Bronx, NY – Oct. 4, 2017 – A baby gelada (Theropithecus gelada) has made its public debut at the Bronx Zoo.   The Bronx Zoo is the only zoo in the U.S. breeding geladas and is one of only two that exhibit the species. 

The baby was born on August 30 to first-time mother, NAME, and father, Gore. At only four weeks old, the infant is still clinging to mom and drawing a lot of attention from the rest of the family unit. Altogether, the group is made up of one adult male, three adult females, two juveniles, and the baby.

“This is an exciting time with a lot of interesting dynamics and activity with an infant and two juvenile geladas in our troop in the zoo’s Baboon Reserve.” said Jim Breheny, WCS Executive Vice President, Bronx Zoo Director, and General Director of WCS’s Zoos and Aquarium. “Being able to watch the social interactions within the group allows visitors to better understand how gelada live in their family units and behave during the various developmental stages. It is an inspiring sight that transports you to the East African highlands.”

Geladas are primates that are endemic to Ethiopia. They are sometimes called “gelada baboons” or “bleeding heart baboons” for the characteristic red patch of skin on their chests, but are more closely related to mangabeys. The female’s red patch becomes more pronounced during the mating season to attract males. The males have a beautiful flowing cape of long hair on their backs that resembles a shawl.

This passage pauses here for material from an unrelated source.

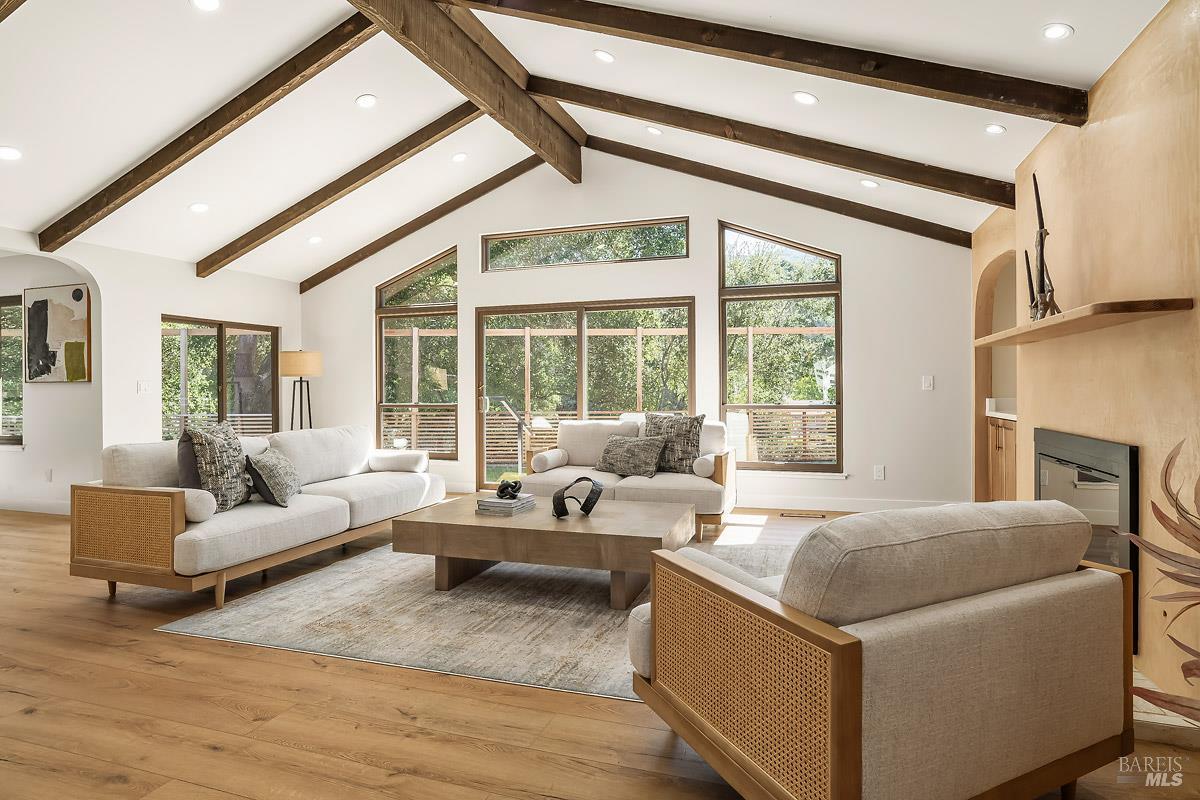 23 Prestwick Court Novato CA 94949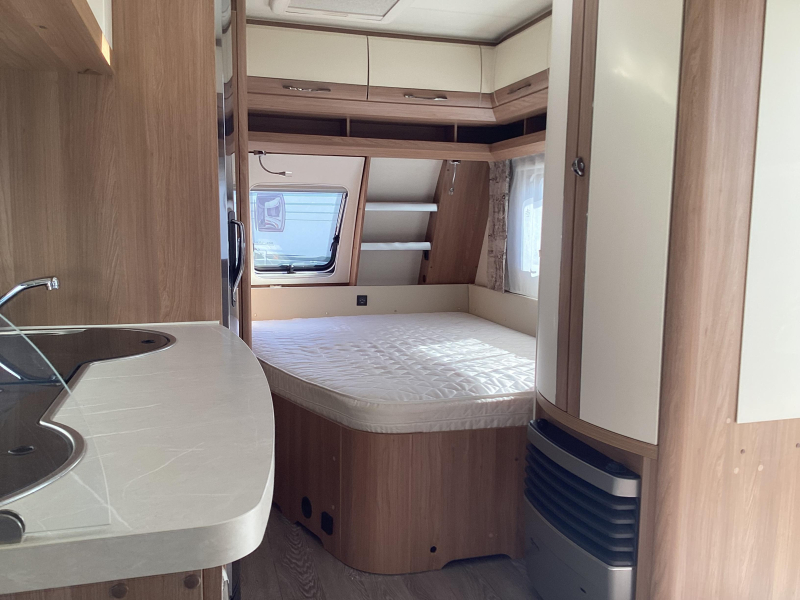 Hobby De Luxe 460 UFE omnistor  foto: 18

Geladas are a graminivores, and are unique among primates in that they feed primarily on grasses. Adult males have prominent canines that they use to display to other competing males, and they will communicate to each other through a wide range of vocalizations, facial gestures and body postures.

The zoo’s Baboon Reserve, where the geladas have called home since 1990, is representative of the natural habitat of the geladas’ native Ethiopian highlands.  The exhibit also includes Nubian ibex (Capra nubiana), a species of long-horned mountain goat that is adapted to steep mountainous habitats, and rock hyrax (Procavia capensis), a small, terrestrial mammal that lives among boulders, rock crevices and cliffs.